Otto von Gemmingen le dejaba total libertad de creación y se adaptaba a sus exigencias cuando era preciso modificar palabras o frases para conceder el primer lugar a la música. Por lo que se refiere al barón Von Dalberg, procuraba al músico las lecciones necesarias para que asumiera sus gastos de estancia y tocara al máximo con sus amigos.
Como Wolfgang escribió a su padre, el 12 de noviembre se organizaba en Mannheim una Academia de aficionados de los que el joven ignoraba que eran casi todos francmasones. En su compañía, pasó horas maravillosas.
Mannheim, 15 de noviembre de 1778
—Una verdadera catástrofe —le dijo Otto von Gemmingen a Thamos—. El príncipe-elector ordena a la orquesta que se reúna con él en Munich, donde sigue ambicionando el trono de Baviera. Si la situación se degrada, estallará una guerra entre Prusia y Austria. Menguada ya, la vida musical de Mannheim se reduce a la nada.
—Y Wolfgang queda directamente afectado —deploró el egipcio.
—Mis hermanos preparaban discretamente el terreno con Carlos Teodoro para que Mozart obtuviera un puesto estable y bien pagado, pero el traslado de la orquesta arruina el proyecto. Y la representación de Semíramis no tendrá lugar. Es imposible montar esa ópera en Munich, donde ni Von Dalberg ni yo mismo disponemos de suficientes relaciones. Ahora todo depende de la buena voluntad de Carlos Teodoro, que apoyará siempre al príncipe-arzobispo Colloredo contra Mozart.
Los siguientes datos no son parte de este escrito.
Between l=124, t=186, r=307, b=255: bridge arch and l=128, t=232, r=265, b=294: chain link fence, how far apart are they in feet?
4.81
Lo que esperábamos en Mannheim no es realizable en ninguna otra parte. ¡Me habría gustado tanto tener éxito y evitarle nuevas dificultades materiales!
—Así es —asintió Thamos—, y Wolfgang tendrá que mostrarse a la altura de las dificultades que lo aguardan. Un Gran Mago no se forma de otro modo.
—Se trata efectivamente de un ser excepcional —dijo Otto von Gemmingen—, su sensibilidad no es sensiblería, sino inteligencia de corazón. Su mirada ve paisajes cuya existencia nosotros ni siquiera sospechamos, y lo creo capaz de transmitir esta misión por medio de la música. ¿Se encarnizará con él, mucho tiempo aún, el destino?